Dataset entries
"""

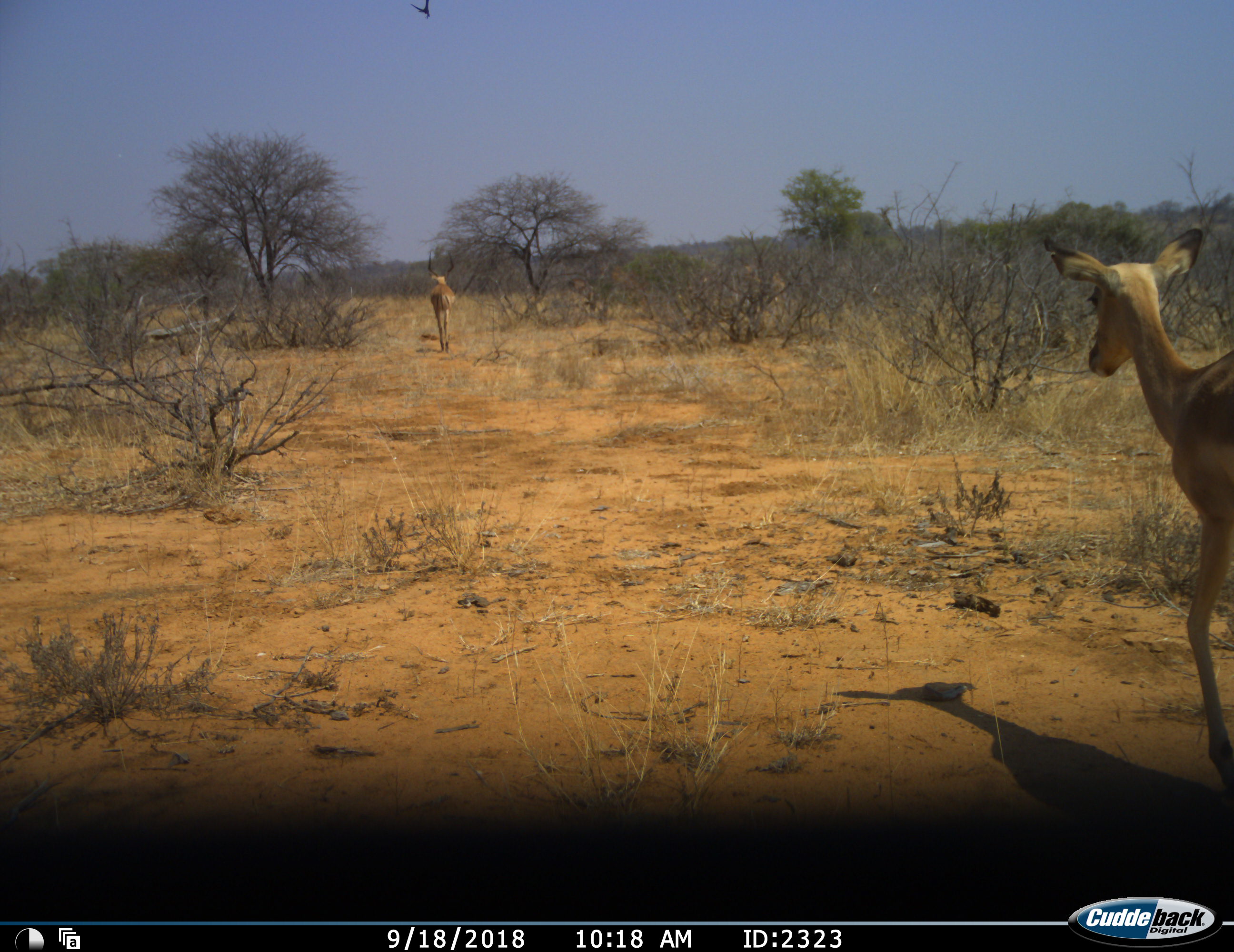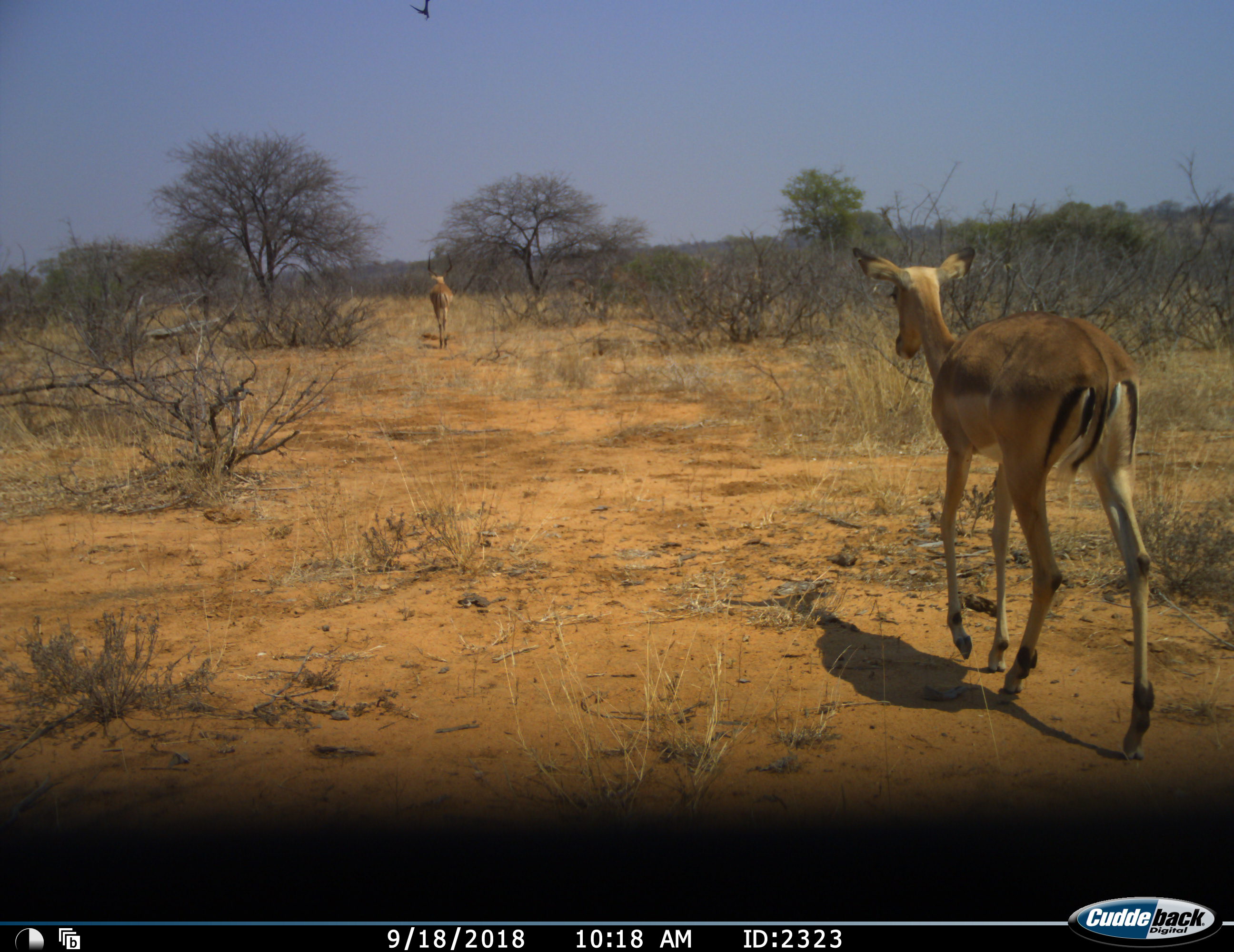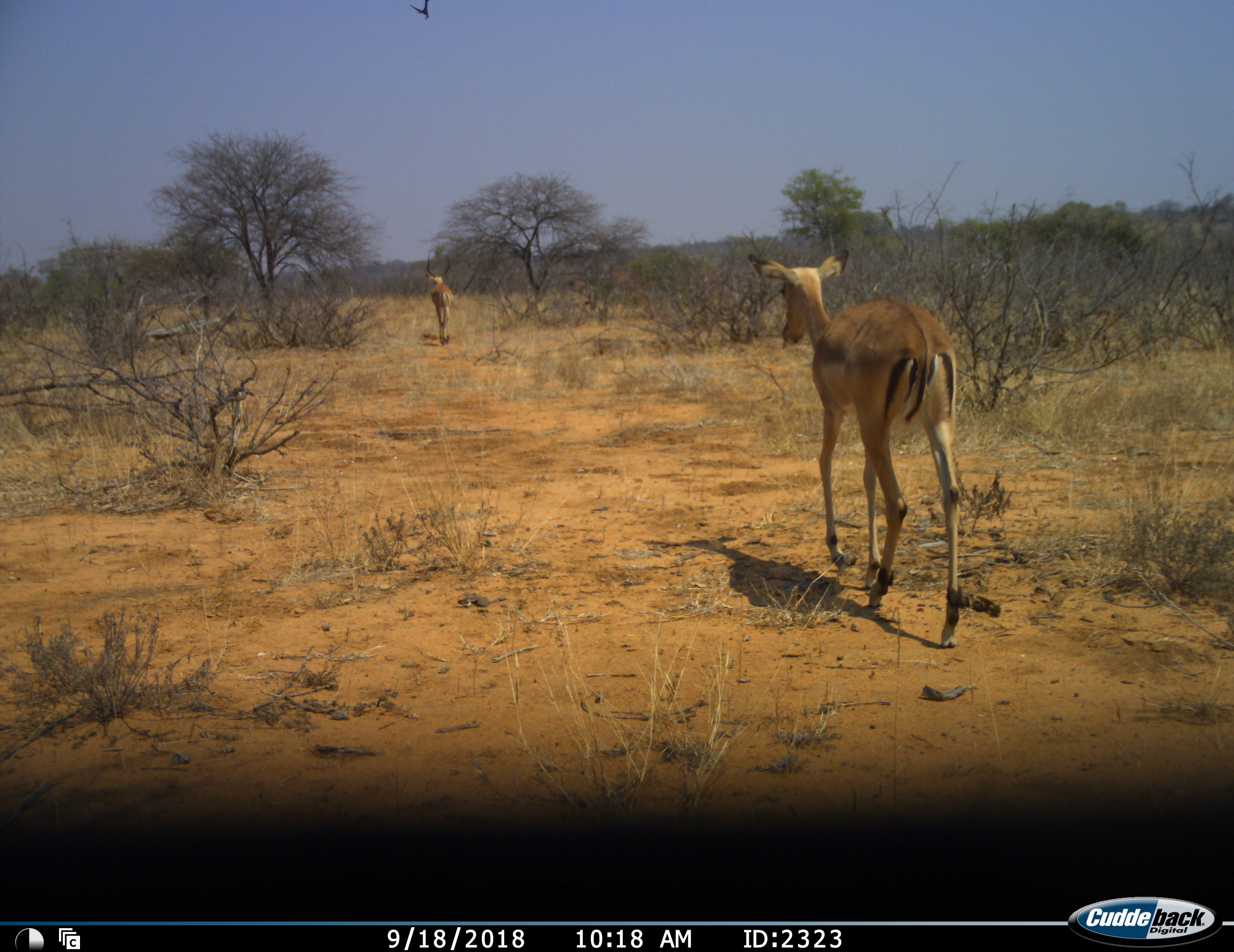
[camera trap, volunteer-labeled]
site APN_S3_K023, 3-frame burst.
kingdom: Animalia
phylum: Chordata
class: Mammalia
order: Artiodactyla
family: Bovidae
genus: Aepyceros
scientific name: Aepyceros melampus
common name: impala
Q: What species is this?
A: Impala (Aepyceros melampus).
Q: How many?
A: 2.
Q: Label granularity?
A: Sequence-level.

"""

**What is required:** Write out the lines of the records exactly, starting at the one holding "order: Artiodactyla" and ending with the last line, and include no others.

**Answer:**
order: Artiodactyla
family: Bovidae
genus: Aepyceros
scientific name: Aepyceros melampus
common name: impala
Q: What species is this?
A: Impala (Aepyceros melampus).
Q: How many?
A: 2.
Q: Label granularity?
A: Sequence-level.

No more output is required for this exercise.